ЧТО НУЖНО СДЕЛАТЬ:
a) Ответьте по тексту о родовом строе на три вопроса:
(i) Кто, согласно тексту, давно ответил на вопрос об источнике чудесных качеств народов племен?
(ii) Между кем, по тексту, существует разделение труда?
(iii) Что названо в тексте общей собственностью?
b) Процитируйте отрывок из текста о родовом строе. Начните со слов «Каков источник этих» и остановитесь после слов «давно ответил Энгельс.».
c) Перескажите в виде списка абзац текста о родовом строе, начинающийся словами «Население в высшей степени редко», сохранив его основные факты.

ИСХОДНЫЙ ТЕКСТ:
_____

Каков источник этих чудесных качеств, обнаруживаемых нами у народов племен при их ужасной бедности и отсталости? На этот вопрос давно ответил Энгельс.

"Величие родового строя, но вместе с тем и его ограниченность проявляются в том, что здесь нет места для господства и порабощения. Внутри родового строя не существует еще никакого различия между правами и обязанностями; для индийца не существует вопроса, является ли участие в общественных делах, кровная месть или ее выкуп правом или обязанностью; такой вопрос показался бы ему столь же нелепым, как и вопрос, что такое еда, сон, охота – право или обязанность? Точно так же невозможно расслоение племени и рода на различные классы. И это приводит нас к рассмотрению экономического базиса этого строя.

Население в высшей степени редко... Разделение труда – чисто естественного происхождения; оно существует только между полами... Каждый является собственником изготовленных и употребляемых им орудий... Домашнее хозяйство ведется на коммунистических началах несколькими, часто многими семьями. То, что делается и используется сообща, составляет общую собственность: дом, огород, лодка"316.

_____

БЛОК ДАННЫХ:
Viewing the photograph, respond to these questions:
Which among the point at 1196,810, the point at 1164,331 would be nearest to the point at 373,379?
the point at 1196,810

_____

ОТВЕТЫ К ЗАДАНИЯМ:
a)
(i) Энгельс.
(ii) Только между полами.
(iii) Дом, огород, лодка.

b)
Каков источник этих чудесных качеств, обнаруживаемых нами у народов племен при их ужасной бедности и отсталости? На этот вопрос давно ответил Энгельс.

c)
- Население крайне редкое.
- Разделение труда естественного происхождения и существует только между полами.
- Каждый владеет орудиями, которые сам изготовил и использует.
- Домашнее хозяйство ведут на коммунистических началах несколько, часто многие семьи.
- То, что делается и используется сообща (дом, огород, лодка), составляет общую собственность.